Most of them included medium-sized shops employing two to three salesmen and bearing (in case of no proprietorship) rental expenditures and monthly electricity charges of Rs10,000-15,000. With declared monthly income of less than Rs160,000 (on annual turnover of Rs2 million) he covered the rent of the premises, salaries amounting Rs18,000 (for three employees as shopkeepers pay much less than the minimum wage fixed by the state). These expenses were much higher than the entire income the trader could earn from his declared yearly turnover.

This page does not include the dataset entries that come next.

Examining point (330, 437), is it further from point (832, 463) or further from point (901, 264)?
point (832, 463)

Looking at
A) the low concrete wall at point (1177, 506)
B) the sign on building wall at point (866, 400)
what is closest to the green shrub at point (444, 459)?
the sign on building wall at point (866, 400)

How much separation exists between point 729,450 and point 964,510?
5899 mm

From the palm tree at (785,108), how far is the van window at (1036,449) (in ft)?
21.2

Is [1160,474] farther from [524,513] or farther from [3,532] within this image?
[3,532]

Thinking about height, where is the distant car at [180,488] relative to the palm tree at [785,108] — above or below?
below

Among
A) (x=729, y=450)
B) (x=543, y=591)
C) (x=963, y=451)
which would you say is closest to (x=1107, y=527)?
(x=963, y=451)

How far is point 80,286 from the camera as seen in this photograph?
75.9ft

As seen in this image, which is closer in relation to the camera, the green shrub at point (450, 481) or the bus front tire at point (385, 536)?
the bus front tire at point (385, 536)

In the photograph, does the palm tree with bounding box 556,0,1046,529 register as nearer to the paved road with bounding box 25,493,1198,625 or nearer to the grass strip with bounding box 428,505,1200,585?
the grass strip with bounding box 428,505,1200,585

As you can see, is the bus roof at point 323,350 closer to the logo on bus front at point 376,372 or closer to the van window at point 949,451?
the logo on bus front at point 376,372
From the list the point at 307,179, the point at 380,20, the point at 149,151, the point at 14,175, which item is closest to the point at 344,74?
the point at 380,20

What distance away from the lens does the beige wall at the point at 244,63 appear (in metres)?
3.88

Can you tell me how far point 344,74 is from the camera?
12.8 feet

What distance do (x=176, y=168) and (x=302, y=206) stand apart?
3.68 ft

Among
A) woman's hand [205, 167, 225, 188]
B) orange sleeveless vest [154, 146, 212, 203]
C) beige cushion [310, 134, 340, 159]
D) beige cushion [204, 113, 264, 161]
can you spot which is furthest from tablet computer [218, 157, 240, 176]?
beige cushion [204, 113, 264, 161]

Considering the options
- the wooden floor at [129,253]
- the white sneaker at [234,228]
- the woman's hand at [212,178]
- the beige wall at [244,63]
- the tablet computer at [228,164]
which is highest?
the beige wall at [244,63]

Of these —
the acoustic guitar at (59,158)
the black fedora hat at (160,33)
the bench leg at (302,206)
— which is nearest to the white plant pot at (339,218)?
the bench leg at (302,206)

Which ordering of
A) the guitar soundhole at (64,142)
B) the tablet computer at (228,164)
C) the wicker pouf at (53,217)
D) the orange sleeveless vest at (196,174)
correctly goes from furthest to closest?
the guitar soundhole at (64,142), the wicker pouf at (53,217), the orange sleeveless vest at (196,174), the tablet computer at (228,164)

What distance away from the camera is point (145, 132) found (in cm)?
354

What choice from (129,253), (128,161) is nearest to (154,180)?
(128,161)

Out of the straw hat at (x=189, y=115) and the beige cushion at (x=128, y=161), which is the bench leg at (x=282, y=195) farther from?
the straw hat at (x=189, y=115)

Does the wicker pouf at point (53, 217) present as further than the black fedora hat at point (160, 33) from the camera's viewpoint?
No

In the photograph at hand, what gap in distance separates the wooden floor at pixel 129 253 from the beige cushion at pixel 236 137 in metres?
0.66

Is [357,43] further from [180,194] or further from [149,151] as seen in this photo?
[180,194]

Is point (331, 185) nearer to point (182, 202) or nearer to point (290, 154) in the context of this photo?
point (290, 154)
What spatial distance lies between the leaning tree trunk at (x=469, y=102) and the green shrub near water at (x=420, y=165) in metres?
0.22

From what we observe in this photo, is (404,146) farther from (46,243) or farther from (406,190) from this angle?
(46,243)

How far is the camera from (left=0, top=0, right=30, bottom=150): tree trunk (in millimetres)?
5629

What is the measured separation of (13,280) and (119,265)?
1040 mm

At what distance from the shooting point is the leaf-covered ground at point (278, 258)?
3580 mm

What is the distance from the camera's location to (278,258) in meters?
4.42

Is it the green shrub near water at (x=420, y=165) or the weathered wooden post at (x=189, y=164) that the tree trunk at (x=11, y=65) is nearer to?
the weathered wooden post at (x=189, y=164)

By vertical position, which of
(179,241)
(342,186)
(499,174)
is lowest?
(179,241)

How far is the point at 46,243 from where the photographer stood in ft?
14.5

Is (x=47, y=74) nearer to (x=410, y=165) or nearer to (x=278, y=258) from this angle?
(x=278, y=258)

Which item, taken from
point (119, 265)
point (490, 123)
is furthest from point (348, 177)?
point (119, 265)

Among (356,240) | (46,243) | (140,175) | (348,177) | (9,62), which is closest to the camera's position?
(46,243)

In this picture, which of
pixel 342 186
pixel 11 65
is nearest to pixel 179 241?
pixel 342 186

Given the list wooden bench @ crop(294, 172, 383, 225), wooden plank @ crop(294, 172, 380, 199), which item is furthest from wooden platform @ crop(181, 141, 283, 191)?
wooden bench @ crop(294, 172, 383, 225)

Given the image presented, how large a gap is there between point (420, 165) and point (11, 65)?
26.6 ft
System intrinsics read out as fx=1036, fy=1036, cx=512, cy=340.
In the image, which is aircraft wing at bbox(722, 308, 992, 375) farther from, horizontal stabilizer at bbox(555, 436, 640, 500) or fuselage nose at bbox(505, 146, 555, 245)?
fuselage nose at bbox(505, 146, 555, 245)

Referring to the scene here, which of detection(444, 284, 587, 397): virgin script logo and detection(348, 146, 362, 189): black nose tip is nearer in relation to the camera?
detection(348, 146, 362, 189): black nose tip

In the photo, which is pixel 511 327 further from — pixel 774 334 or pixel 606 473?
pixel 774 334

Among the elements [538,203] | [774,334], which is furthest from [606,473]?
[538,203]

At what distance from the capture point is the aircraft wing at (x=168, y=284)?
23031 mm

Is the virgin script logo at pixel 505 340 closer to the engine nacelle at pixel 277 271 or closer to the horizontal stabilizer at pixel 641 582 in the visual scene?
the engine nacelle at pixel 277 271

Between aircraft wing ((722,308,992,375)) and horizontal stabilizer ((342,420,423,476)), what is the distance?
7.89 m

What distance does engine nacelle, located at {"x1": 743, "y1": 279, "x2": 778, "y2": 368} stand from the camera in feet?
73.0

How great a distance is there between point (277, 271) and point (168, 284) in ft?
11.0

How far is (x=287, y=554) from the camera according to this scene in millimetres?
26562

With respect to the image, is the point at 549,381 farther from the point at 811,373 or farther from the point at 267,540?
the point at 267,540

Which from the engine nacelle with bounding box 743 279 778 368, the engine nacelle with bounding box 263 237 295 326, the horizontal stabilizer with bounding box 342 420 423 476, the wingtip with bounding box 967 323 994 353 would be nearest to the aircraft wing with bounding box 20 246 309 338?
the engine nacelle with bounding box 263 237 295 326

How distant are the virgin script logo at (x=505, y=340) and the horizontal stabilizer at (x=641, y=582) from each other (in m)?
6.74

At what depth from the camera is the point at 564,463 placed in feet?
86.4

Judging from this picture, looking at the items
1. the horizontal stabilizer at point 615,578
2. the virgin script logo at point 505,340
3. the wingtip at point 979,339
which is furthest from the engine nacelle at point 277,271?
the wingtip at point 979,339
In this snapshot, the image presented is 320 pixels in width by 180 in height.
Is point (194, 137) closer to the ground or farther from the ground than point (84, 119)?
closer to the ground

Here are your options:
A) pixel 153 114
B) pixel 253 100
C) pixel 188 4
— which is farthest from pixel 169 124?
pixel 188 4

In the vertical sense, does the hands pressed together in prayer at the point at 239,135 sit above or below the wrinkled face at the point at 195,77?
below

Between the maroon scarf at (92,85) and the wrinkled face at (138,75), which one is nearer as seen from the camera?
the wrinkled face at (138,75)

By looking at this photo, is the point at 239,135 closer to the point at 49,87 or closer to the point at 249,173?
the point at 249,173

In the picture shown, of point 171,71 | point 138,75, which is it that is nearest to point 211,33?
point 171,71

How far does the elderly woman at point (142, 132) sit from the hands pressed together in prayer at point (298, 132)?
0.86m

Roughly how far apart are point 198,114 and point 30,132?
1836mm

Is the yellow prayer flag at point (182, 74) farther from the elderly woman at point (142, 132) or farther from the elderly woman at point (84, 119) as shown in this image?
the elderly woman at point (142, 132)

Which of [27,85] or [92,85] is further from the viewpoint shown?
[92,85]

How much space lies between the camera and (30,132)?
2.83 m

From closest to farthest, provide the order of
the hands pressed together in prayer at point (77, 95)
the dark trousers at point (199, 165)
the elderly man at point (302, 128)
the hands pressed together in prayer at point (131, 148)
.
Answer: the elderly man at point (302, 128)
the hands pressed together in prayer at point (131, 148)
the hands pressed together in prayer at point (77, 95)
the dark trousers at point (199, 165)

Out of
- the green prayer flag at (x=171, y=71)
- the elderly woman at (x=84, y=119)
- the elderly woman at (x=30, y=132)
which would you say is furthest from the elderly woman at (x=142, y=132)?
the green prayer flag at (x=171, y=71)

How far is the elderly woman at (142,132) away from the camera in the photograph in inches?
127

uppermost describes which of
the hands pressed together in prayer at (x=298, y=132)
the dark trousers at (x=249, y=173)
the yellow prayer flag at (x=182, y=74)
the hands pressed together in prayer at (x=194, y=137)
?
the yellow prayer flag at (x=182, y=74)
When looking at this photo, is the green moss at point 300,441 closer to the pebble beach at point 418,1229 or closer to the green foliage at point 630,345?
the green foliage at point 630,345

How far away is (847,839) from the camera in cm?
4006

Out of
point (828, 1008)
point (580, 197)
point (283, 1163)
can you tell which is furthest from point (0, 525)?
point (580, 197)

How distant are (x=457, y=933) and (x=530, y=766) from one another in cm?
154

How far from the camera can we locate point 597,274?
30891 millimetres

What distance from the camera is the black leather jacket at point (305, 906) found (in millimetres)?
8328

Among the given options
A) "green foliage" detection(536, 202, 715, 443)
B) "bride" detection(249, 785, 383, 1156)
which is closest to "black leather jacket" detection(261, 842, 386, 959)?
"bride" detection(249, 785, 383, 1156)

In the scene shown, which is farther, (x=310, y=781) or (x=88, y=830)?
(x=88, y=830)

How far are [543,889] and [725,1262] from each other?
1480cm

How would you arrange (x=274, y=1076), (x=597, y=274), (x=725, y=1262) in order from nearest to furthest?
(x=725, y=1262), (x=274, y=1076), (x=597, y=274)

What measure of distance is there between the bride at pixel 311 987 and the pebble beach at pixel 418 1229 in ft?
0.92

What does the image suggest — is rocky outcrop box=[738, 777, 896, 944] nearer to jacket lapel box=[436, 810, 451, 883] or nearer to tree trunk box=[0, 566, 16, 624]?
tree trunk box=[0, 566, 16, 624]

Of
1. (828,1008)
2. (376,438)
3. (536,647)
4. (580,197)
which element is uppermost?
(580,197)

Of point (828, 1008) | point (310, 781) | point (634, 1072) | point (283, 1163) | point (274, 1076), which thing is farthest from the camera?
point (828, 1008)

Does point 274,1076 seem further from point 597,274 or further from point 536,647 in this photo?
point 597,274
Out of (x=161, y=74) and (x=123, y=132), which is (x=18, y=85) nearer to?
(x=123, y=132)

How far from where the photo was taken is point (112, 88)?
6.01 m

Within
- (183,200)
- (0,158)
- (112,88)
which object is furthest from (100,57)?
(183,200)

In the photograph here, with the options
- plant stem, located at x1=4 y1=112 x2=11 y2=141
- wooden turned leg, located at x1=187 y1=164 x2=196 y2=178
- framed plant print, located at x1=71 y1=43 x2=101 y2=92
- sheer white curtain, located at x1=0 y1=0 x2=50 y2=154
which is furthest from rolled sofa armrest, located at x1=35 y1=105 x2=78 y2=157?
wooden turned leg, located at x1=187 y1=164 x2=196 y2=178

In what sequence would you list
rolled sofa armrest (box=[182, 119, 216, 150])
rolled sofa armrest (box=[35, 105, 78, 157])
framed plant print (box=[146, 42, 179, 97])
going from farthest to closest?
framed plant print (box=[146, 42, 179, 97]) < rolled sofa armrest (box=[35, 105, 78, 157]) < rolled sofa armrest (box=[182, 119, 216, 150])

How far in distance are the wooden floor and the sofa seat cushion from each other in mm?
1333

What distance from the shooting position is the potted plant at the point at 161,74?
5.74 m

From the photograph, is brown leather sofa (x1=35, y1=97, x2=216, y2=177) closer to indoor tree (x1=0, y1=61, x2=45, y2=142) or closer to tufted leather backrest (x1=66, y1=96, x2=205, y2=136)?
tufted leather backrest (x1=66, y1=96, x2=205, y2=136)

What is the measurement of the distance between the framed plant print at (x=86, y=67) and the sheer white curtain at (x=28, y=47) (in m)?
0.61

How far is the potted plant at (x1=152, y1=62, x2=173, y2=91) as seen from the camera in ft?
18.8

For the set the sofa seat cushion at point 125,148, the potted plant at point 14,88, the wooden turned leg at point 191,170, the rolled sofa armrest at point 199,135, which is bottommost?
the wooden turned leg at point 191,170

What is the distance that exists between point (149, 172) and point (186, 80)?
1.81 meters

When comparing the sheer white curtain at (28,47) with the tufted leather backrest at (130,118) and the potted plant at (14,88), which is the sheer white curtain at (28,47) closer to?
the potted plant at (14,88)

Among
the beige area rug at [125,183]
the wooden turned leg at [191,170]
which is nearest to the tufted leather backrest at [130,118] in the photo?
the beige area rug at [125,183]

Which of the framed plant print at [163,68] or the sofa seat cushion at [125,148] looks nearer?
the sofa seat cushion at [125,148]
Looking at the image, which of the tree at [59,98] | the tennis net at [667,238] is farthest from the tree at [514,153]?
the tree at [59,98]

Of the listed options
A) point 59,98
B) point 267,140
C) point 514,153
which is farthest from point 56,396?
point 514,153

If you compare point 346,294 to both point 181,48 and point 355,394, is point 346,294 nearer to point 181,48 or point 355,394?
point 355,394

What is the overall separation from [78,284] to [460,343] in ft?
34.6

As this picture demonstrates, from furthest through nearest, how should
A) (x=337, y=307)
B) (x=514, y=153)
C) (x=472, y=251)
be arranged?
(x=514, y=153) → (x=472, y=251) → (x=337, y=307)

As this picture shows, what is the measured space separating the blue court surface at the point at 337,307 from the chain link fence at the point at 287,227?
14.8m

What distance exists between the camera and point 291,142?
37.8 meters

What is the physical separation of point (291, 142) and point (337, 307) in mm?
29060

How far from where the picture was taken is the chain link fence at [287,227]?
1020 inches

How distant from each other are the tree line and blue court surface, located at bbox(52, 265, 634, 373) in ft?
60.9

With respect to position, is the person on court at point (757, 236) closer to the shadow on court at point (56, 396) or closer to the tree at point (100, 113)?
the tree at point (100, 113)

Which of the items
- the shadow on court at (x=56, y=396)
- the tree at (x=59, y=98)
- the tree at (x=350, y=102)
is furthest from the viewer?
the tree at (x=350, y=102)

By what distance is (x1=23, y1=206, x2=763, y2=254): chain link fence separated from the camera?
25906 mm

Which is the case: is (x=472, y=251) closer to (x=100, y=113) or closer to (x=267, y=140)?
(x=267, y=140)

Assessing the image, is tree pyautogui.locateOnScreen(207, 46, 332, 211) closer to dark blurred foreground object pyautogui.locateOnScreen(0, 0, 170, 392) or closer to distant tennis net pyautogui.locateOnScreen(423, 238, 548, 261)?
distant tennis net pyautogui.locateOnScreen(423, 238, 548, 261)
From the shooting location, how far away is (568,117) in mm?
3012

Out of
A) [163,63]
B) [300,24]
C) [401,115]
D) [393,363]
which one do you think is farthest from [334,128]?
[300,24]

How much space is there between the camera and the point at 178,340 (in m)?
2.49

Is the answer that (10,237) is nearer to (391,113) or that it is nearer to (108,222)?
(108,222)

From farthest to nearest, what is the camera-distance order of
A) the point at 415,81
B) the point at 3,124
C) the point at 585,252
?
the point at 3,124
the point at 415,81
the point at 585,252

This time around the Federal Board of Revenue (FBR) has discontinued the annual turnover regime and instead proposed a fixed tax scheme for different categories of shops starting with Rs30,000 for small-sized shops and going up progressively on the basis of size and location. This means every shopkeeper will have to pay a minimum tax determined by the FBR and not by traders themselves. The traders above the minimum threshold would have to come under normal sales tax regime.

Moreover all traders will have to provide the CNIC (Computerised National Identity Card) number of any buyer purchasing goods or services above Rs50,000. The small traders will still not be fully documented but when they buy goods for their shops above Rs50,000 threshold, the entire purchase record would be available with FBR through their CNIC.

This is not acceptable to the traders as tax evasion in Pakistan is rampant it is the highest among the traders. Look at the lifestyle of majority of the traders that most of employed persons drawing Rs100,000/month cannot afford. The entire system of collecting one percent turnover tax is farce and is implemented against all principles of accounting practices. And so is the fixed tax regime but at least it is based on some parameters.

The traders justify one percent turnover on the ground that most of the shopkeepers are illiterate and cannot maintain the cumbersome bookkeeping procedures.

This is a lie which most governments had accepted because of the “shutter power” of the traders. It is a well-known fact that even at small neighborhood grocery stores the shopkeepers sell at least 100 different products ranging from all varieties of pulses and spices to rice, toothpastes, different brands of toilet and washing soaps, 10-15 types of toffees, sweets, biscuits. Soft drinks, shampoos, matchboxes, rice, wheat flour, pickles, jams, jellies, etc are among numerous of other items stocked by a small-scale grocery store in the country.

Shopkeepers buy these products from the market and keep account of the sales of these items. They buy some products on credit and keep complete account despite claims of illiteracy. This illiterate shopkeeper often sells grocery to the customers in the neighborhood on credit and maintains their account.

He/she buys and sells property without being literate. How come he/she can pay 100 suppliers for items purchased and even seeks credit but cannot maintain accounts because of no education? This hypocrisy should now be stopped and shopkeepers should be forced to operate with full documentation.